I contributi in conto esercizio seguono il principio della competenza, ma – per il principio generale della prudenza – richiederebbero per l’iscrizione la delibera formale di ammissione.
Nel caso specifico, la rigorosa applicazione dei principi contabili determinerebbe, in capo alla quasi totalità delle imprese editoriali, la violazione degli artt. 2446 e 2447 cod. civ.
In tale direzione, in presenza del decreto di pagamento prima dell’approvazione della bozza di bilancio, riteniamo possibile – in vigenza di costi costanti o incrementali rispetto all’esercizio precedente e con una interpretazione molto elastica dei principi contabili – iscrivere a bilancio un valore pari al doppio dell’acconto incassato. Qualsiasi iscrizione superiore determinerebbe una violazione del principio di prudenza con relativi riflessi in termini di responsabilità degli organi sociali.
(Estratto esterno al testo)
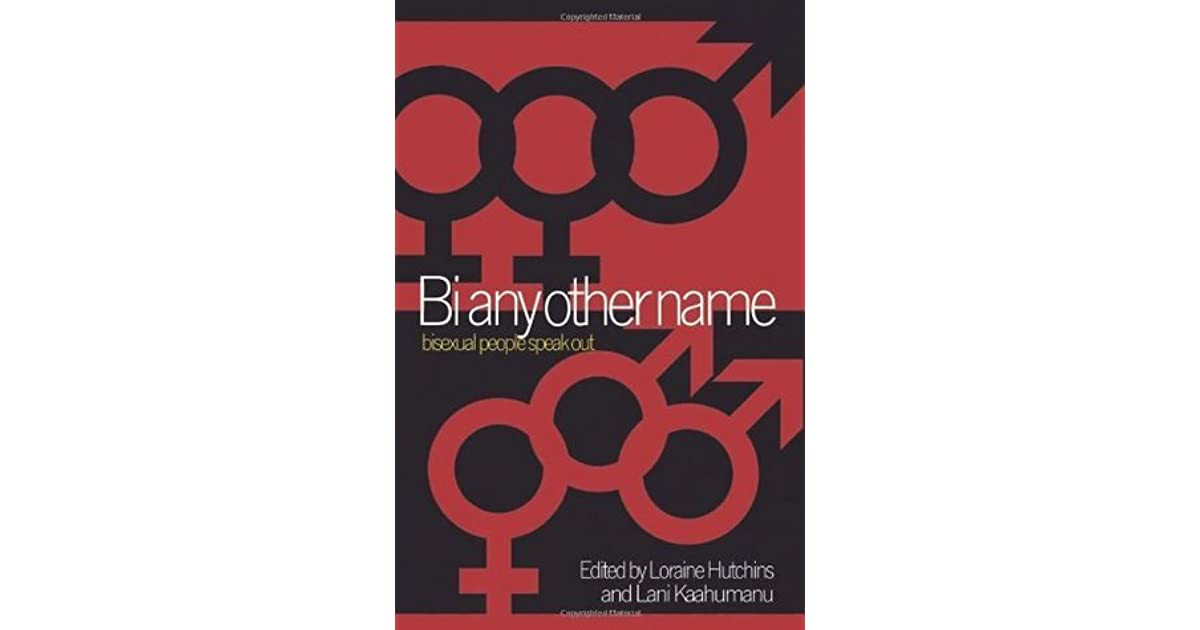people name other Any speak bisexual bi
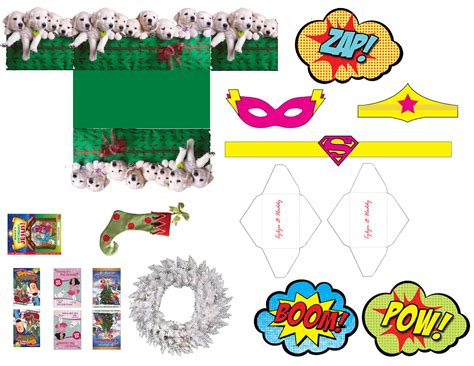 printable elf superhero november 2014 the glamorous project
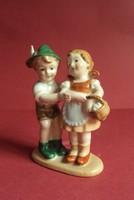 Eladó szép Lippelsdorf porcelán párocska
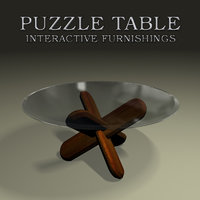 3D model glass puzzle table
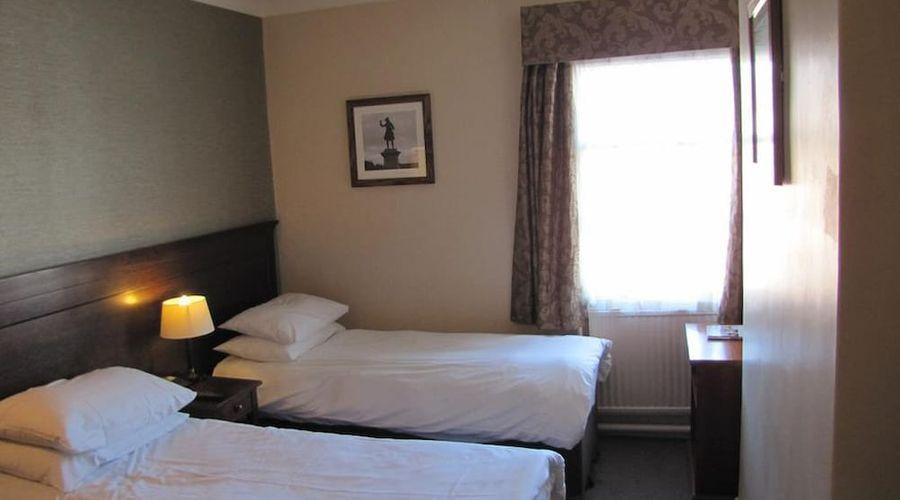Kings Arms Hotel Westerham-10 of 31 photos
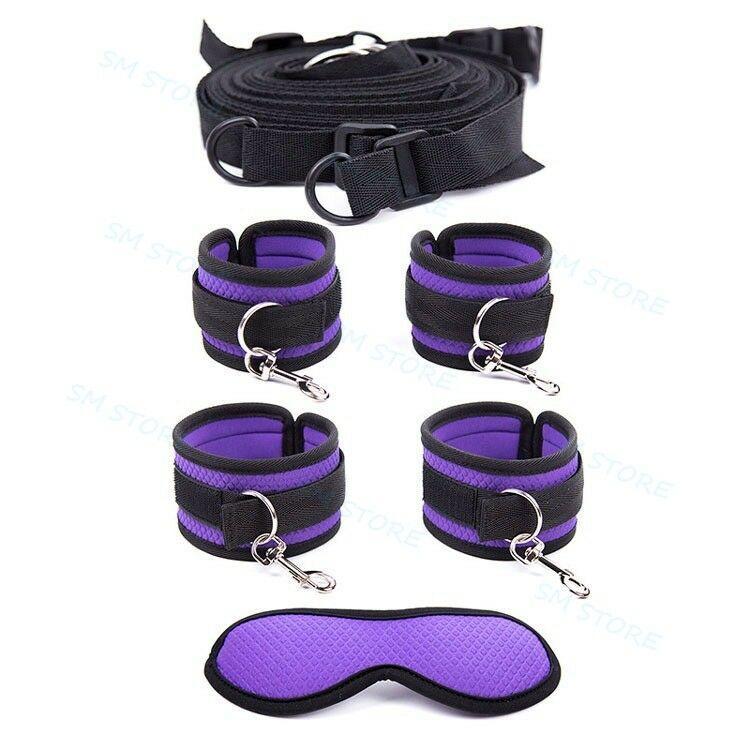 Bondage Kit Strap System Blinder Ankleecuffs Bettbeschränkungen AU54 Handschellen unter Set WQTkh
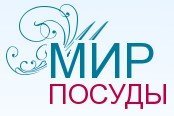 Mirposudy.com.ua — интернет-магазин посуды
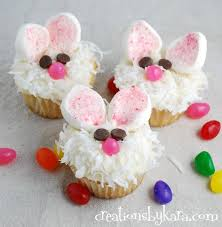 Easter Food And Decorations by 50 Fun And Tasty Easter Treat Ideas Bunny Cupcakes Easter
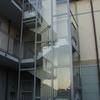 Chiusura scala condominiale esterna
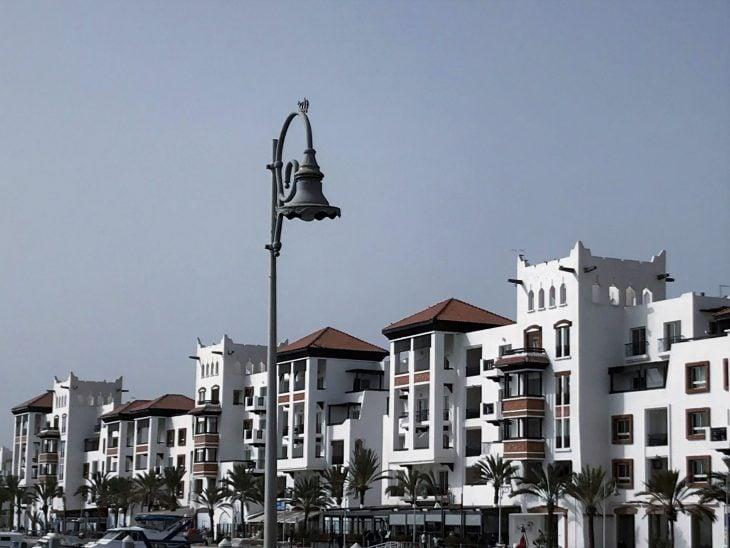 Marokko Agadir nähtävää, Marina huvivenesataman aluetta, liikkeitä ja hyviä ravintoloita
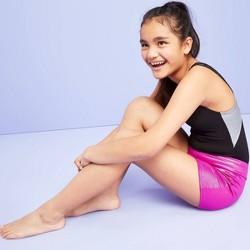 Girls' Gymnastic Elite Shorts - More Than Magic™ Pink
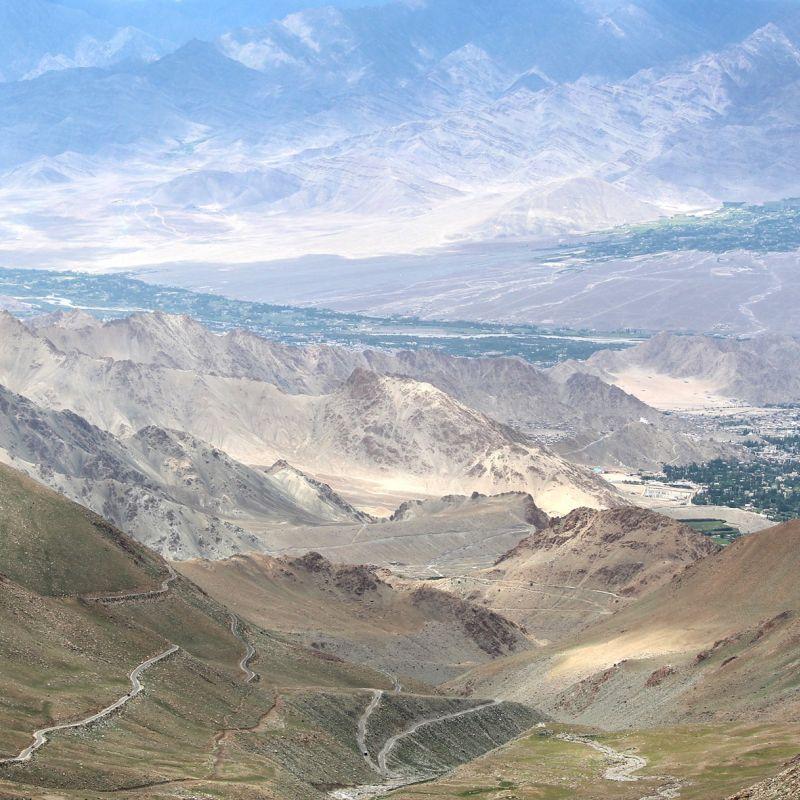 himalaya, indien, motorrad, motorradreisen, touren, gruppenreise, rundfahrten, enfield, preiswert, günstig, Delhi, Nalagarh, Shatabti Kalka, Nalagarh, Shimla, Scandal Point, Sarahan, Sutlej, Hindustan Tibet Highway, Sarahan, Kalpa, Recong Peo, Lahaul, Spi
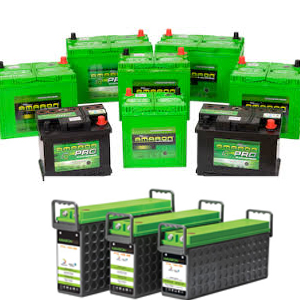 Theni Battery Sales & Service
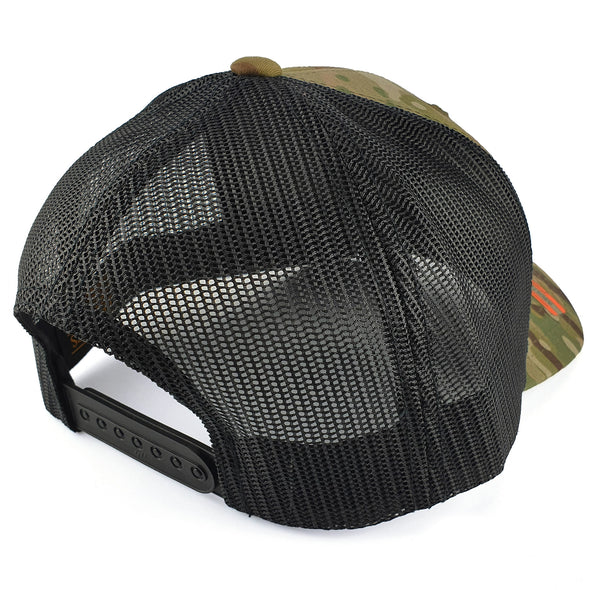 Gorra-Fist-Multicam-Splash-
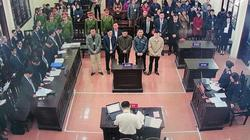 Luật sư tiết lộ lý do bác sĩ Hoàng Công Lương gặp vấn đề sức khỏe, vắng mặt tại tòa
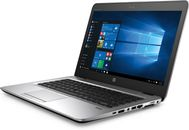 HP EliteBook 840 G4 Intel i5-7200U (NO) Windows 10 Pro (Z2V49EA#ABN)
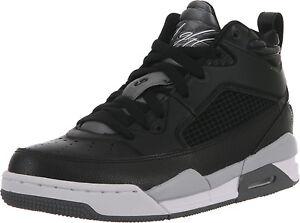 1b7224f57dc 654975-003 Nike Air Jordan Flight 9.5 (GS) Black Cool Grey Wolf Grey ...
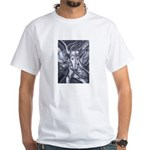 African Antelope B&W White T-Shirt
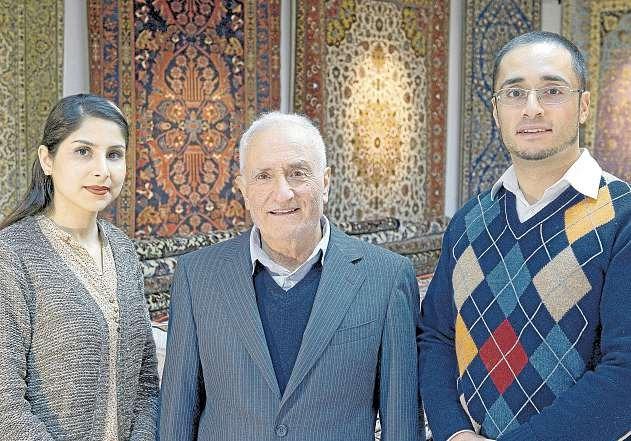 Kompetenz rund um Teppiche: das Team von Dr. Ali. FOTO: WILHELM STAMM
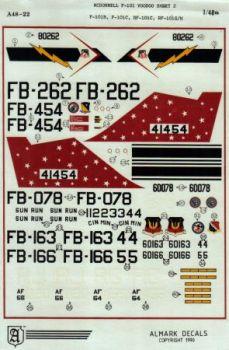 AA4822 F-101B/C/RF-101C/G/H Voodoo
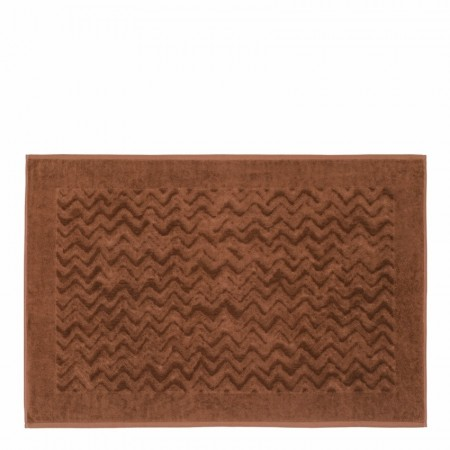 Missoni Home Rex Badematte Size: 60x90 - 73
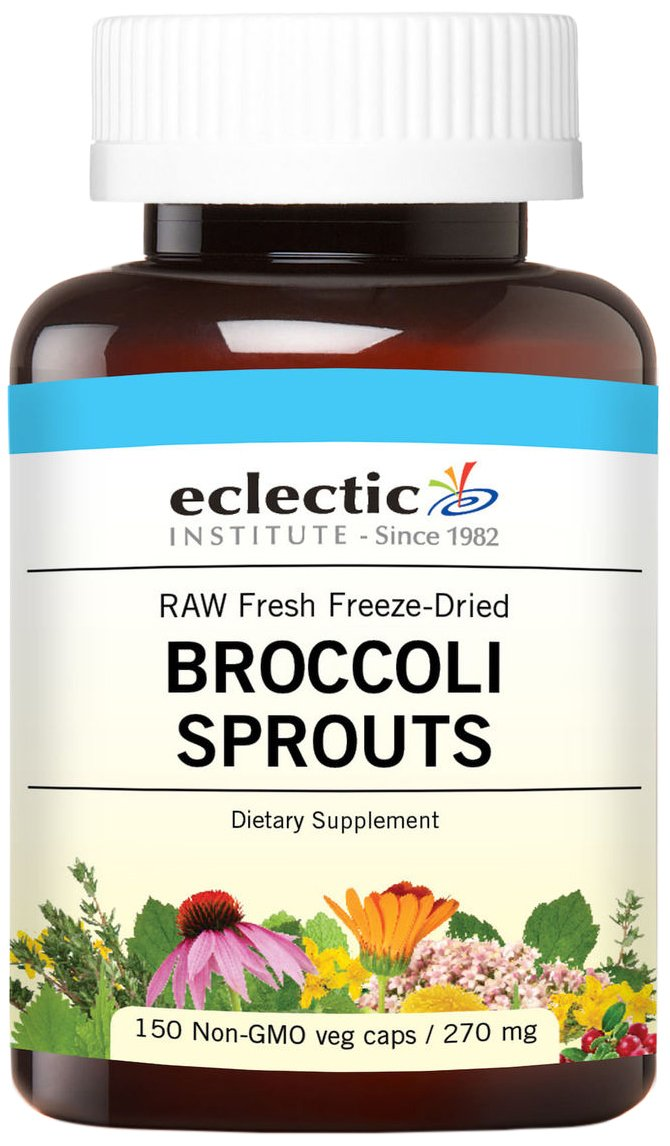 Eclectic Glass Broccoli Sprouts FDV, 150 Count
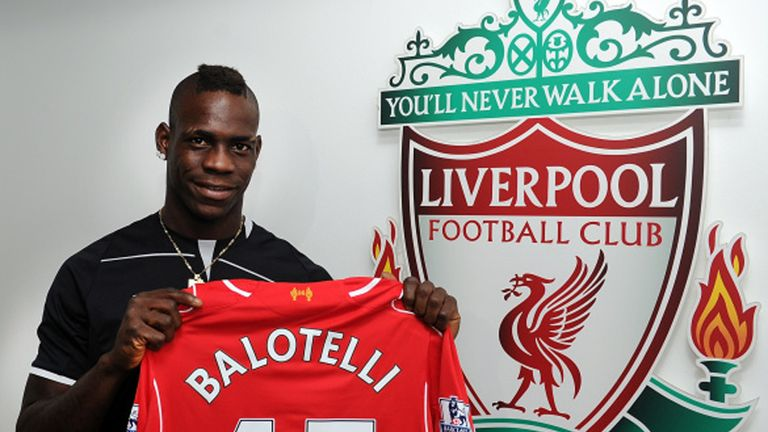 Mario Balotelli: Liverpool career could be short lived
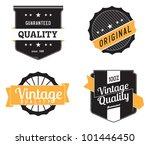 vintage premium labels | Shutterstock .eps vector #101446450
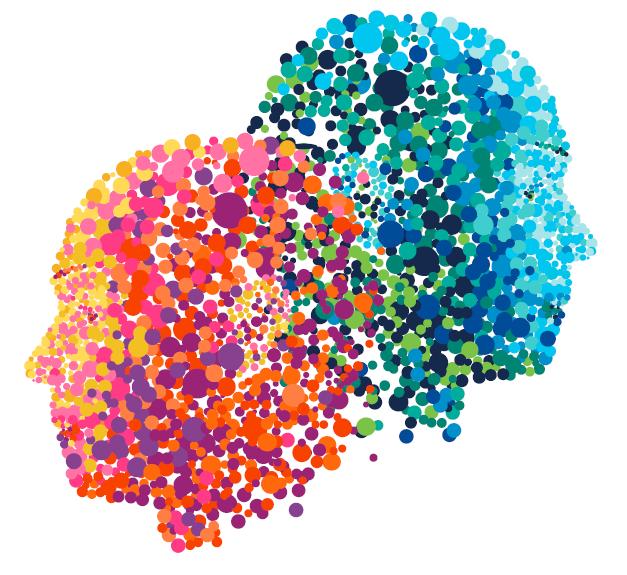 mindset divide linkedin image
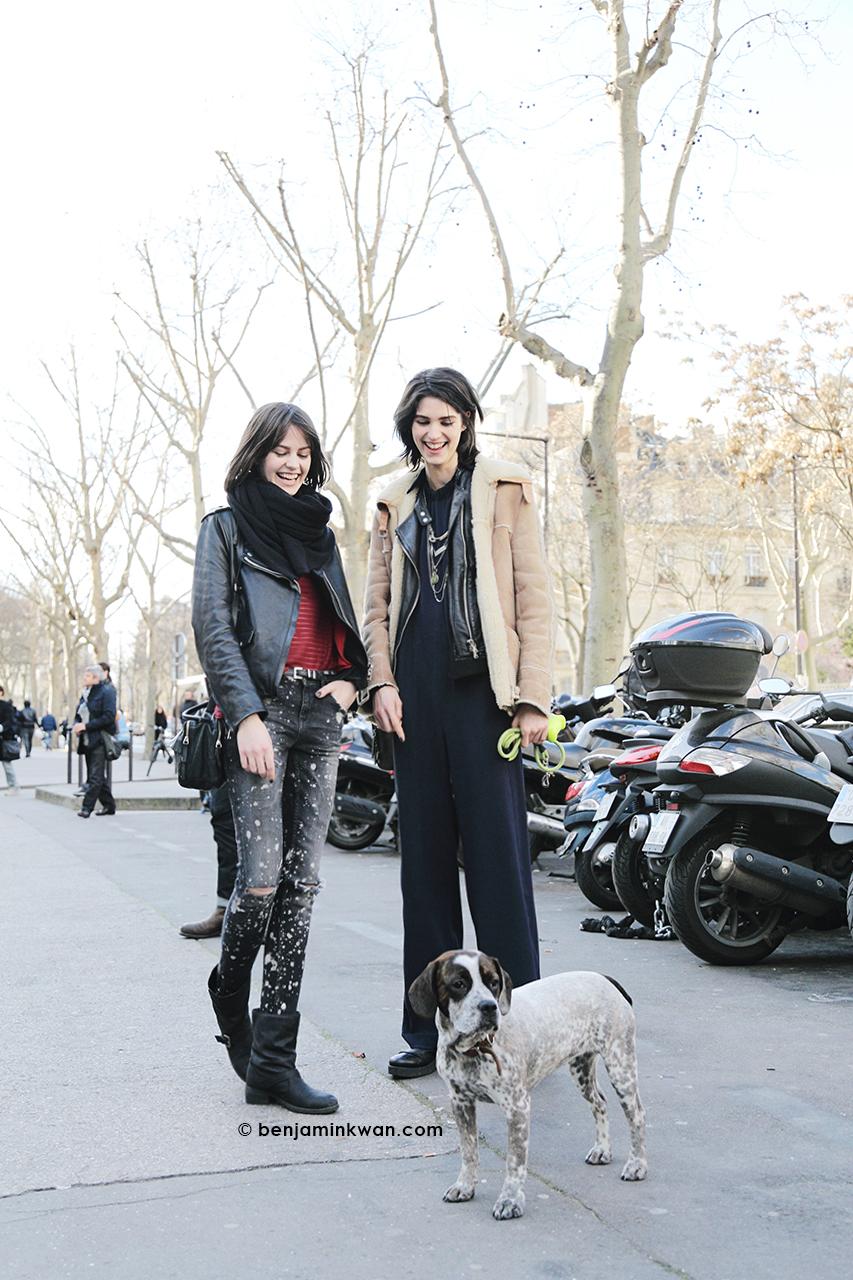 Marta Dyks, Manon Leloup and Bloem at Zadig & Voltaire FW 2014 Paris Snapped by Benjamin Kwan Paris Fashion Week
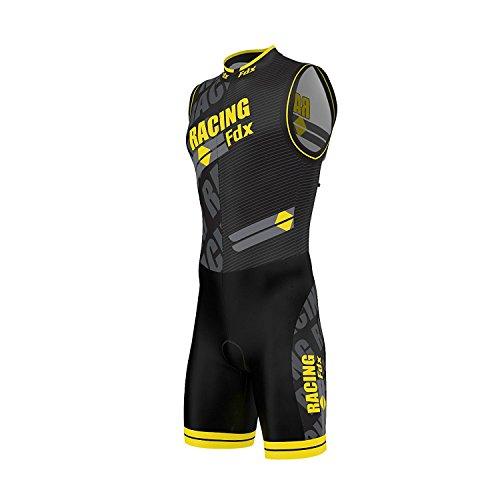 Fdx Triathlon pak voor heren, ademend, sneldrogend, mouwloos, trisuit voor duatlon zwemmen, fietsen, hardlopen…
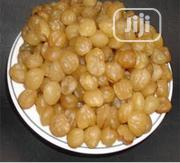 Apki Seed (JANSANG) For Butts And Hips Enlargement. | Sexual Wellness for sale in Lagos State, Mushin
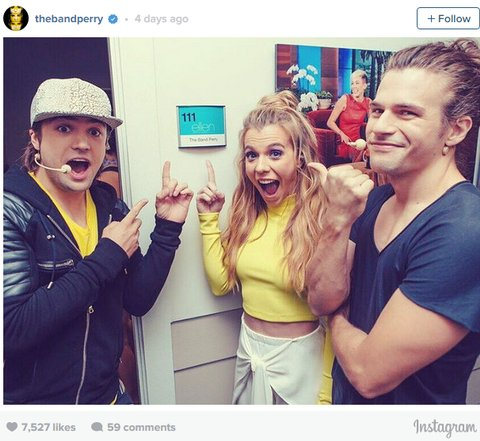 The Band Perry Instagram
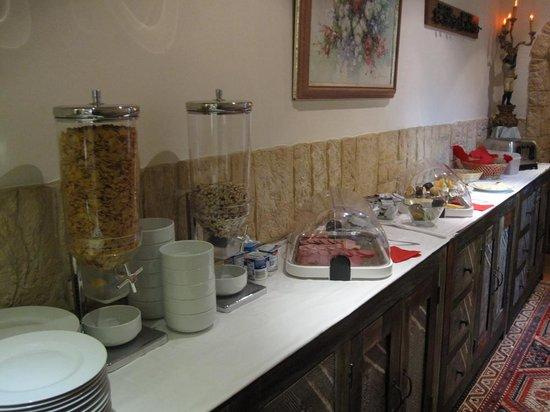 Hotel Parkidyll : Frühstück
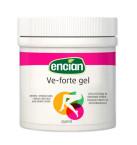 Encian Ve-Forte gel, 250 ml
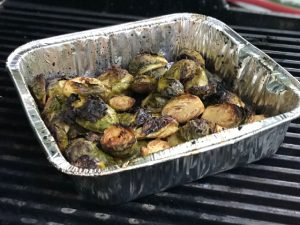 STEP 7 Grilled Balsamic Brussels Sprouts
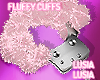 ♡ Fluffy Cuffs L
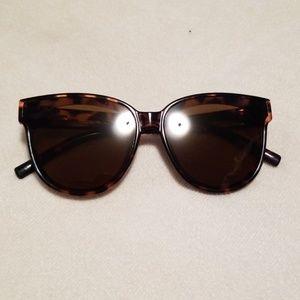 J. Crew tortoise cat eye sunglasses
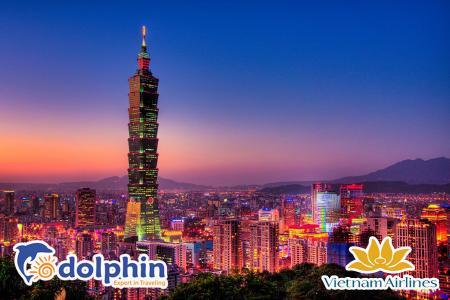 [Hà Nội] Du lịch Đài Loan 2019: Đài Bắc - Đài Trung 4N3Đ bay Vietnam Airlines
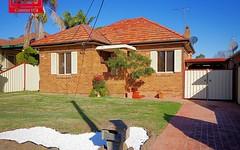 3 Nyora St, Chester Hill NSW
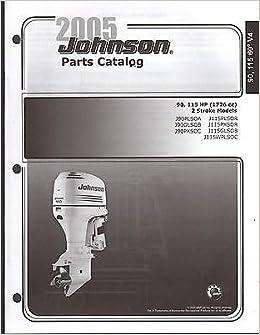 2005 JOHNSON OUTBOARD MOTOR 90 & 115 HP 2 STROKE PARTS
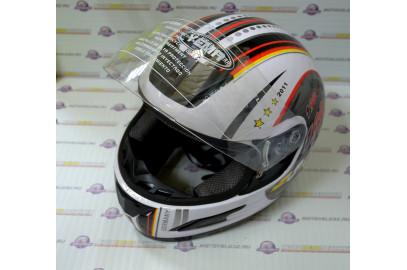 Шлем интеграл YEMA (802)
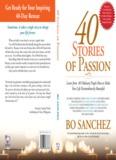 BO SANCHEZ - Shepherds Voice Publications, Inc.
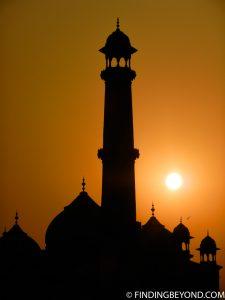 Sunset at the Taj Mahal India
Ai fini fiscali, atteso l’assoggettamento del contributo a ritenuta di acconto, riteniamo possibile la tassazione del contributo nell’esercizio di effettivo incasso, con variazione in diminuzione e successive variazioni in aumento. Attesa la specificità delle imprese editoriali, tale impostazione avrebbe una forte incidenza sull’Irap. Chiaramente, tale impostazione determina la necessità di contabilizzare correttamente la fiscalità differita. Tale interpretazione, sicuramente favorevole alle imprese, genera il rischio di accertamenti, a nostro avviso, ben opponibili in sede di contenzioso tributario.
La presente nota non ha valenza di diritto, rappresentando un mero parere professionale. In tale direzione, la richiesta di un parere all’amministrazione finanziaria sarebbe utile ma richiederebbe una preventiva discussione tra le imprese interessate.
Rimanendo a disposizione per ulteriori chiarimenti porgiamo cordiali saluti.